The comments are in and the Texas Supreme Court now has until June 1, 2018 to decide what, if anything, it will change in the newly adopted Texas Rules of Disciplinary Procedure.

In other words: The ball is in their Court.

You will recall that I, along with my partner Richard Hunt, submitted a Memorandum to the Texas Supreme Court last month in which we outlined the changes we thought were necessary to bring the newly adopted rules in line with the underlying statute as well as to address very real due process concerns. We also asked you to submit your own comments prior to April 30, 2018; apparently many of you did.

I was interviewed yesterday by a reporter for LAW360 about my concerns. Check out today’s article from Law360 in which I am quoted.

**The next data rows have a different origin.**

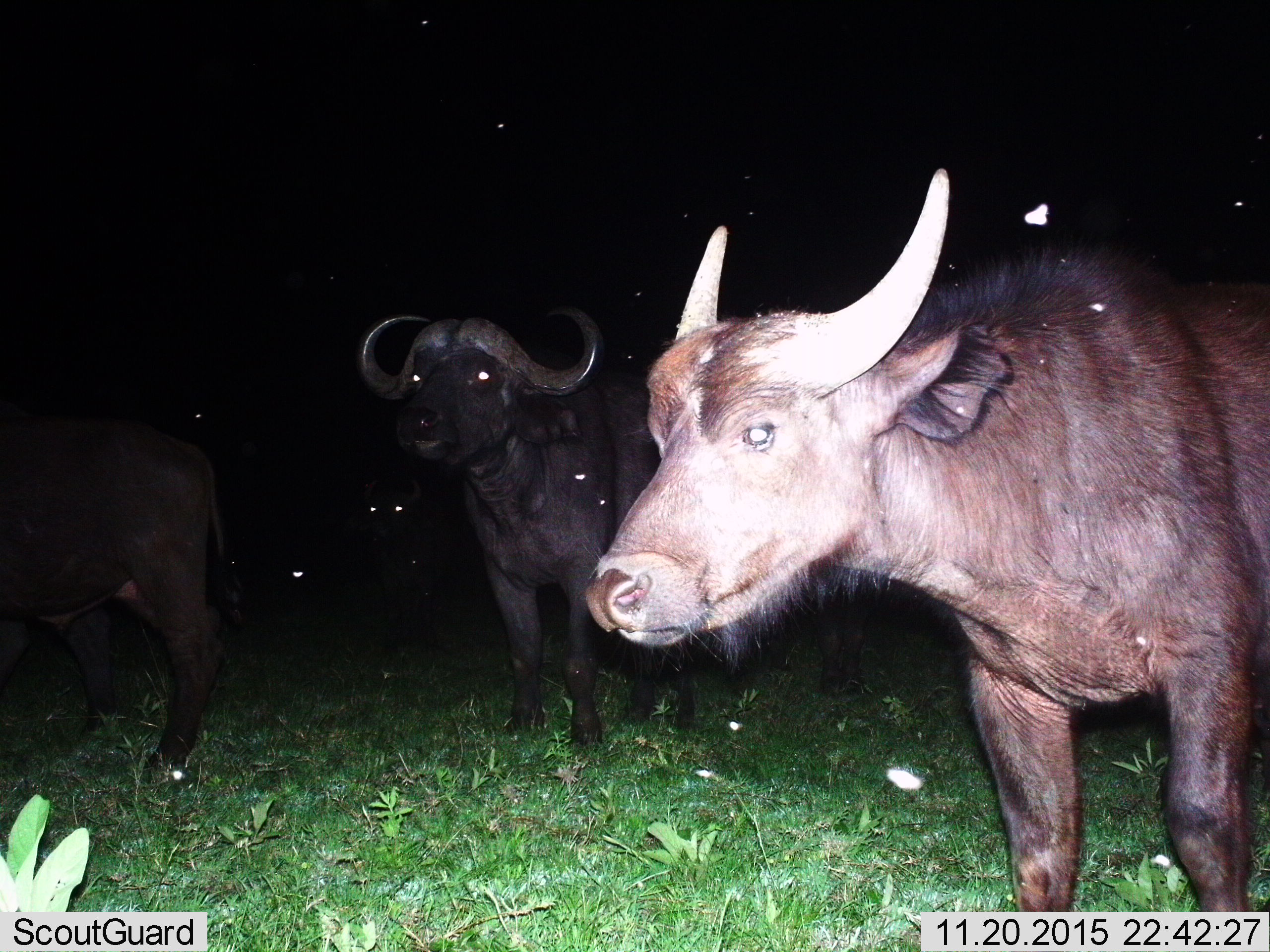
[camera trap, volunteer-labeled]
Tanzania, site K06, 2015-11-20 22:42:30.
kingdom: Animalia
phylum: Chordata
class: Mammalia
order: Artiodactyla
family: Bovidae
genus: Syncerus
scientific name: Syncerus caffer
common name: cape buffalo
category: buffalo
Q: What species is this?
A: Buffalo (cape buffalo) (Syncerus caffer).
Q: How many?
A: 3.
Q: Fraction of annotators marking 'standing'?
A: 100%.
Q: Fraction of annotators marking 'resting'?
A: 0%.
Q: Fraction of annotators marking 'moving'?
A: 0%.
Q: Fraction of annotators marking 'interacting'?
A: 0%.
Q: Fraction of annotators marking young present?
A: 29%.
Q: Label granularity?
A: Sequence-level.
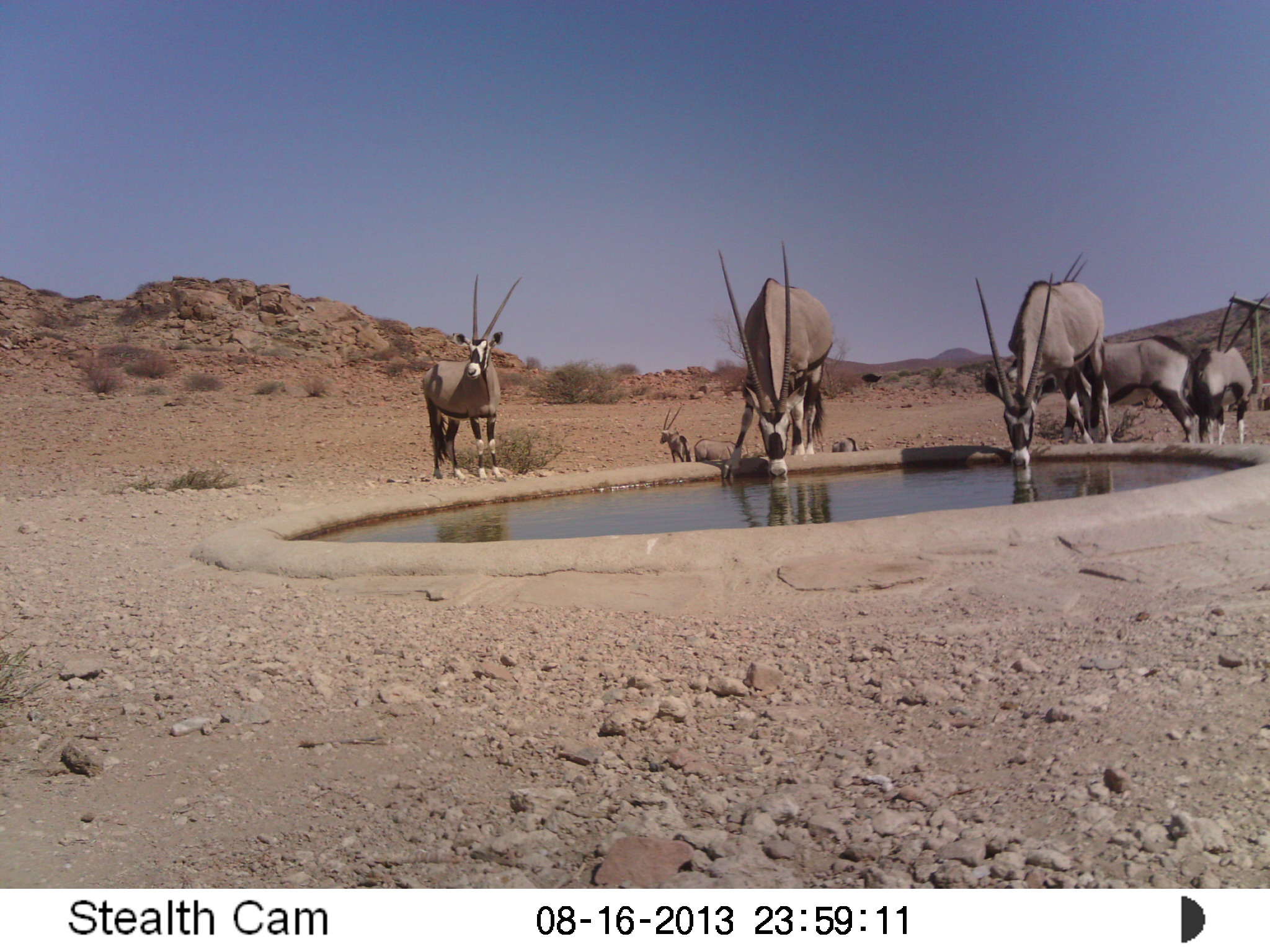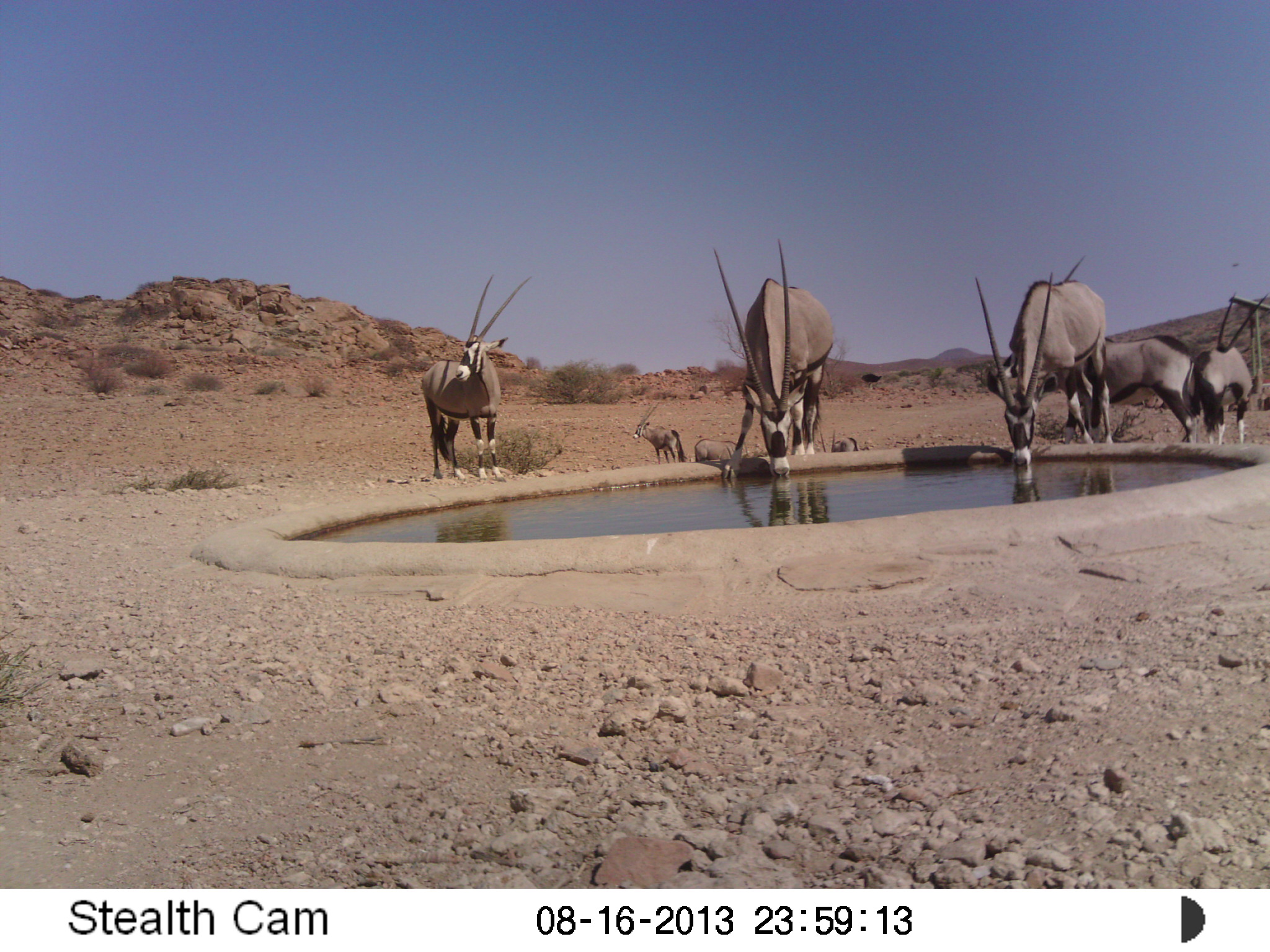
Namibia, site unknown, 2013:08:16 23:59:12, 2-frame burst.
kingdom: Animalia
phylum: Chordata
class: Mammalia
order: Artiodactyla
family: Bovidae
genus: Oryx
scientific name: Oryx gazella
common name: gemsbok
Oryx gazella (gemsbok).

In the article, anyway, I got the last word:

Huey said in comments to the court that while “uncooperative” behavior isn’t defined, it’s easy to imagine a lawyer could be seen as uncooperative for opposing a subpoena, objecting to questioning of a witness or even refusing to take a settlement offer made by the chief disciplinary counsel.

She said many Texas lawyers aren’t even aware of the changing rules for the disciplinary procedures and might not appreciate the significance of the changes because they never expect to be in trouble with the state Bar.

“Most attorneys think it’s never going to happen to them,” Huey said. “But if it does, it’s really going to matter. Anyone with experience with the process knows these rules really do matter.”

However, the Texas Supreme Court will have the real last word.

And when they do, I’ll let you know what that is.